Weber, M., Scherf, N., Meyer, A. M., Panáková, D., Kohl, P., & Huisken, J. (2017). Cell-accurate optical mapping across the entire developing heart. eLife, 6: e28307. doi:10.7554/eLife.28307.001.


Cite as: http://hdl.handle.net/21.11116/0000-0000-27A9-6
Abstract
Organogenesis depends on orchestrated interactions between individual cells and morphogenetically relevant cues at the tissue level. This is true for the heart, whose function critically relies on well-ordered communication between neighboring cells, which is established and fine-tuned during embryonic development. For an integrated understanding of the development of structure and function, we need to move from isolated snap-shot observations of either microscopic or macroscopic parameters to simultaneous and, ideally continuous, cell-to-organ scale imaging. We introduce cell-accurate three-dimensional Ca2+-mapping of all cells in the entire electro-mechanically uncoupled heart during the looping stage of live embryonic zebrafish, using high-speed light sheet microscopy and tailored image processing and analysis. We show how myocardial region-specific heterogeneity in cell function emerges during early development and how structural patterning goes hand-in-hand with functional maturation of the entire heart. Our method opens the way to systematic, scale-bridging, in vivo studies of vertebrate organogenesis by cell-accurate structure-function mapping across entire organs.

> EXERCISE INSTRUCTIONS: Copy the passage of the heart-mapping abstract from "Weber, M., Scherf, N., Meyer, A." to "6: e28307. doi:10.7554/eLife.28307.001.", word for word.

> COLLECTED MATERIAL:
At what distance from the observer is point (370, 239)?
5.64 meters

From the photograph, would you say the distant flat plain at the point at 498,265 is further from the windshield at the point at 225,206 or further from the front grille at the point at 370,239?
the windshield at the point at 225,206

> ANSWER TO THE PROBLEM:
Weber, M., Scherf, N., Meyer, A. M., Panáková, D., Kohl, P., & Huisken, J. (2017). Cell-accurate optical mapping across the entire developing heart. eLife, 6: e28307. doi:10.7554/eLife.28307.001.